Arts 101 Prehistoric Art - the Virtual Rome
Essay by Mica Carson • September 23, 2018 • Essay • 632 Words (3 Pages) • 1,326 Views
Mica Carson
ARS Unit 3
The Virtual Rome
Today's technology has reshaped the way in which humans can learn about the ancient world. A perfect example of this is the website idialabs.org, whos creators fabricated a virtual tour of the Pantheon, an architectural monument of ancient Rome. The implementation of this is an extremely helpful resource to study ancient civilizations, helping one grasp the complexity and size of such structure.
The virtual tour is such a helpful tool for many reasons. The first of these countless reasons is how it allows the viewer to immerse themselves in the ancient world as if they were there in person thousands of years ago. This provides a new way to gauge the immensity of the structure and what it would have been like to walk through the Pantheon. Along with the structure itself it contains all of the numerous marble statues and vibrant colors that represented the Roman deities, showing evidence as to how much of their ancient culture revolved around their gods. Another aspect of the tour that is beneficial to learning more about the structure is, as the viewer navigates through-out the maze of buildings in Roman architecture they can virtually interact with the different statues, columns, artwork, etc. and get a detailed description of the objects significance and meaning to the Romans. It is the most effective and efficient way for someone to experience the Pantheon like a roman civilians would have in 27 BC.
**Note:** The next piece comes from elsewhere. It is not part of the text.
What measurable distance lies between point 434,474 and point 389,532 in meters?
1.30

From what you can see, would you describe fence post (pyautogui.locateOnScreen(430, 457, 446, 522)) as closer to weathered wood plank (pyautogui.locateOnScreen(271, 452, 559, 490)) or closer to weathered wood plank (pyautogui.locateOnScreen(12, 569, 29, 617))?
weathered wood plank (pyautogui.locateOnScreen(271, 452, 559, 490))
With all of the immense strengths that the virtual tour gives there are some limitations that come from the tour being digital, The complexity of the ancient art and the details the artist would include in their works. The digital quality they used doesn’t give a soreal visual of being there it’s very noticeable throughout it is just an animation giving a broad view of the buildings for reference to the learners. Another being the aspect of peripheral vision would give you a different experience of seeing all the the buildings towering over you and seeing the tour as a picture or movie there is still the boundary of perceiving it through the screen and not experiencing it on a physical level.
A still image of the real pantheon will provide more defined detail of one specific frame in comparison to the virtual tour. This is only specific to one frozen frame so on the contrary, a still image will give much less information than the virtual tour, unless the viewers goal is to focus primarily on one object. Another thing that separates the two forms of viewing is that it is much more hard to scale the depth in a photo but rather easy in the virtual tour.
The thing that neither still photography or virtual tours will ever be able to render is the physical aspect of the Pantheon. Comparing this online tour to the recreation of the Greek Parthenon in Nashville, it frakely does not compare. An image or animated render is a great resource for studying but it will never contest the physical object. The aspects of experiencing in person if extremely different, providing the best scale of depth, meticulous detail, texture, color and size.